It’s not just fireflies and those bizarre deep-sea fish that dangle lights in front of their jaws to attract unsuspecting prey that glow. Human beings also have bioluminescence, it seems, according to research from Kyoto.
The human body emits tiny amounts of visible light throughout the day, but the levels of light fluctuate according to the time.
We’ll still need torches to pick our way through the dark woods, though, as the light we emit is 1,000 times less visible than the minimum we can register.
We all shine together
There’s nothing supernatural about this phenomenon, it’s not one of those “auras” that hippies talk about, or anything else spiritual; it’s common to all living creatures. This light, it’s believed, is a by-product of the trillions of chemical reactions going on in the body, day in, day out. These reactions involve electrons jumping around between energy levels, losing energy in the form of photons as they do so.
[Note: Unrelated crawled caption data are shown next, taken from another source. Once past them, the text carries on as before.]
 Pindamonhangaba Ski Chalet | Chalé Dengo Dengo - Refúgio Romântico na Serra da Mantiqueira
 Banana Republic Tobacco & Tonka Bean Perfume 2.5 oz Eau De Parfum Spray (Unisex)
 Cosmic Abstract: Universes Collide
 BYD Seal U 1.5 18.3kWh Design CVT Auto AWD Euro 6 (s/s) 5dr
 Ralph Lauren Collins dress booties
You might be thinking that it’s dependent on temperature, but you’ll be confusing this light with infra-red light, which is invisible and comes from our body heat.
Looking for the light
Researchers at Kyoto University in Japan used incredibly sensitive cameras, similar to the ones developed and produced by UK company Andor, to detect the miniscule amounts of light. The cameras were sensitive enough to detect single photons, and these photons emanated from the bodies of five very patient male volunteers.
The volunteers, all healthy males in their twenties, were asked to sit still, bare-chested, in front of the cameras for 20-minute stretches, three times a day, between 10.00am and 10.00pm, for three days.
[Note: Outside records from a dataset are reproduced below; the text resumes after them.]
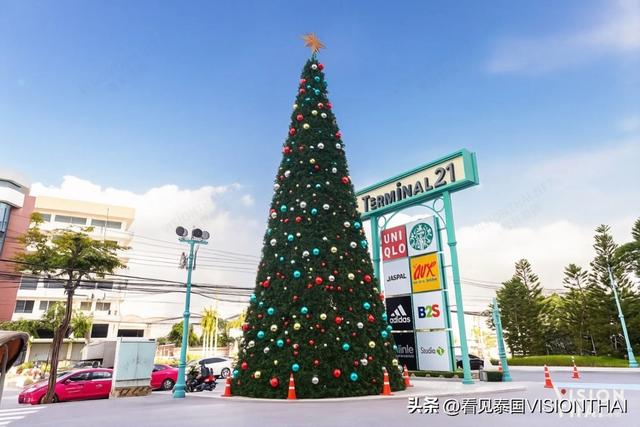 泰国Terminal 21“圣诞列车”启程！泰国跨年打卡与演唱会活动一览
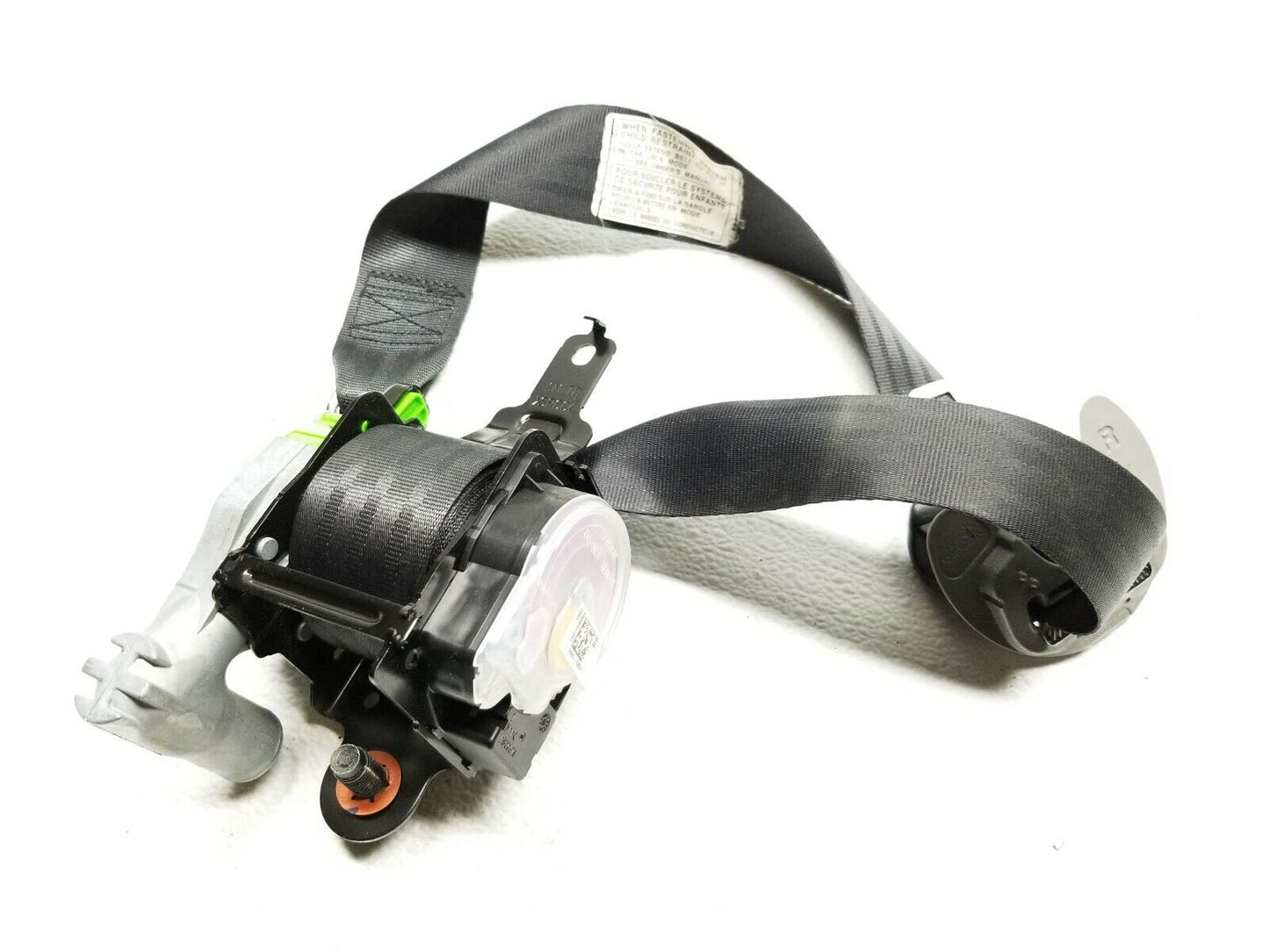 12-17 Hyundai Accent Seat Belt Retractor Front Passenger Right Side OEM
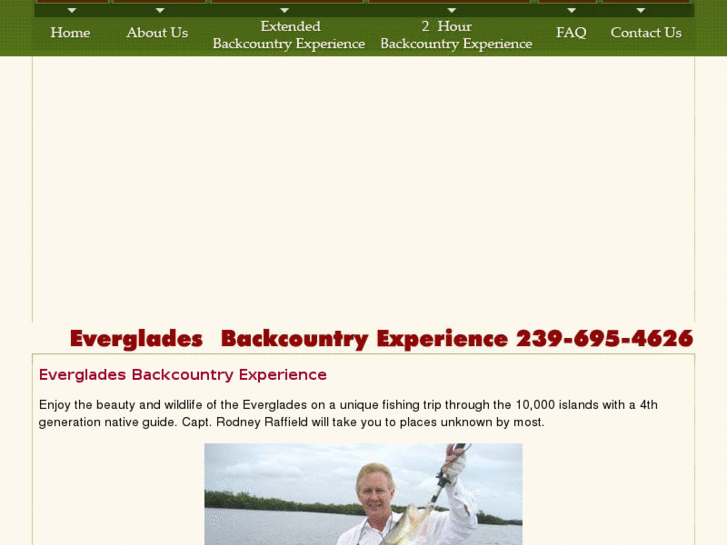 www.evergladesbackcountryexperience.com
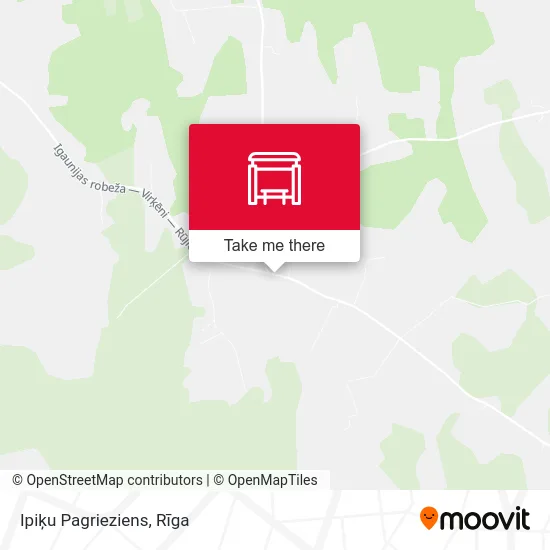 Ipiķu Pagrieziens map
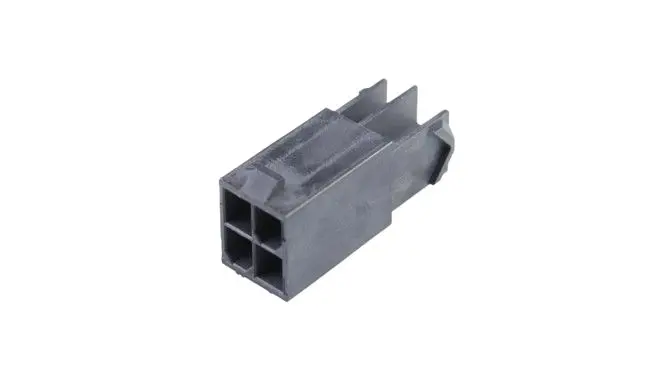 Produktfoto 1 von Molex 172762 Buchse Steckverbindergehäuse 3 mm, 4-polig / 2-reihig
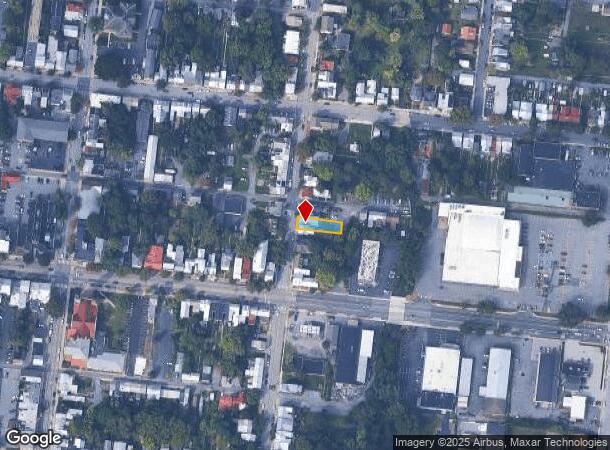 25 N East St, Carlisle, PA Parcel Map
The light could be linked to our biorhythms
Interestingly, it seems that the bioluminescence could be a key to understanding our biorhythms and metabolism. The researchers discovered that our bodies’ light rises and falls over the course of a day. The lowest point is at around 10.00am, rising to a peak at 4.00pm, before dropping slowly over the rest of the day. It’s almost certain that this fluctuation is because our metabolism peaks and troughs, with more light being produced when our cells are working at their hardest.
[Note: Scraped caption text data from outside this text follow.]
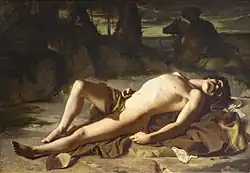 Убийство Авеля Каином. Музей истории и археологии, Валанс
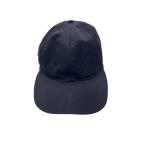 ショッピングPRADA PRADA◆トライアングルプレート/ベースボールキャップ/L/2HC274 2DMI/ブラック/ナイロン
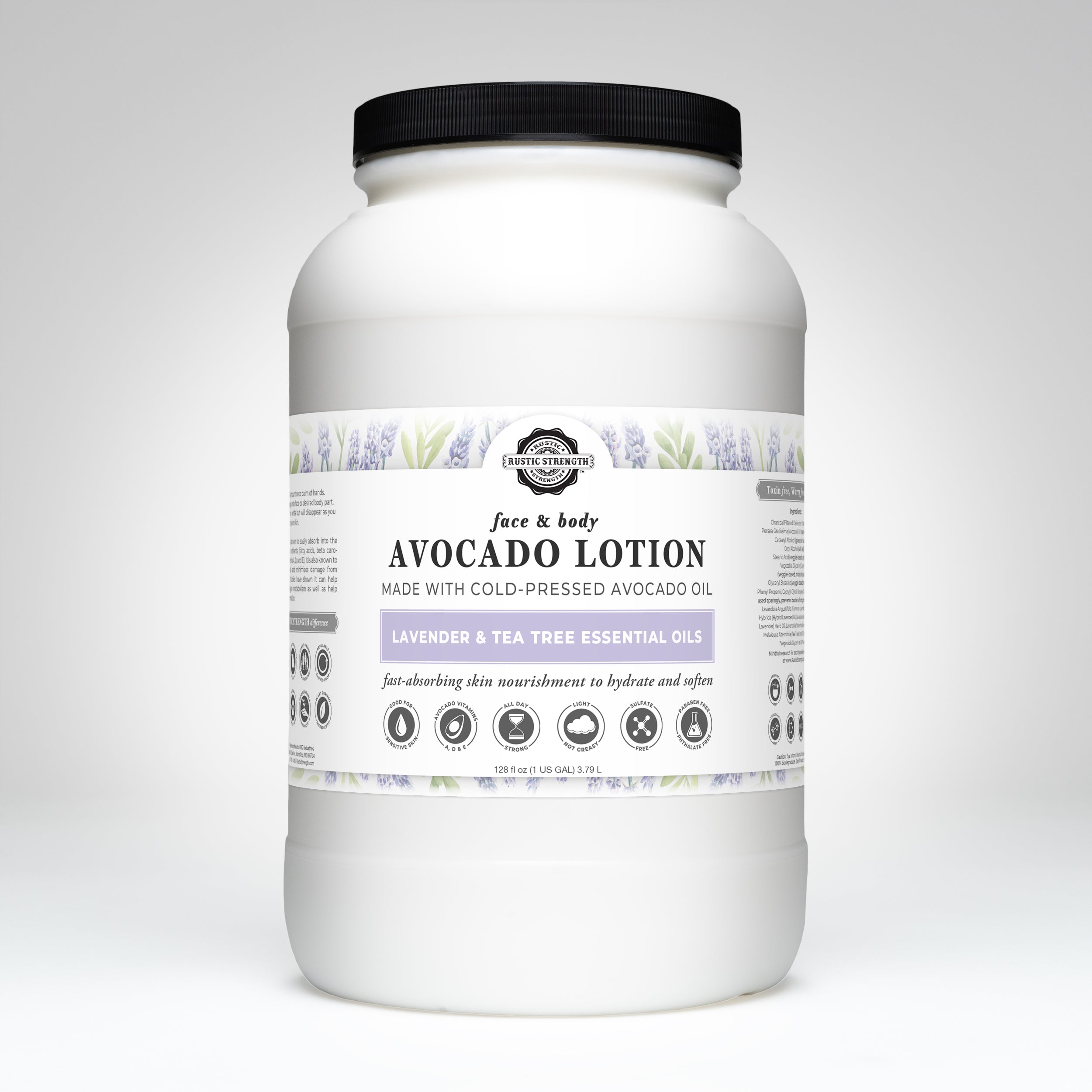 Avocado Lotion | Lavender & Tea Tree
The faces of the volunteers emitted more light than other parts of their bodies. It’s thought that this is because our faces are exposed to more sunlight than most other body parts, so they get more tanned. Melanin, which gives our skin varying shades of colour, has a few fluorescent compounds that may help to enhance the tiny amounts of light.
Future uses for this knowledge
As the light, faint as it is, is inextricably linked to metabolism, it can most likely be used to detect various medical conditions. Some conditions cause areas of higher-than normal metabolism, while others depress it somewhat.
At the very least, we will gain more of an understanding of our circadian rhythms and how to work more with them, or how to adapt them. Night-shift workers, for example, could benefit from future technology or medications that shift their body clocks so that they synch with their work schedules. Unlike the light, the applications of this knowledge remain to be seen.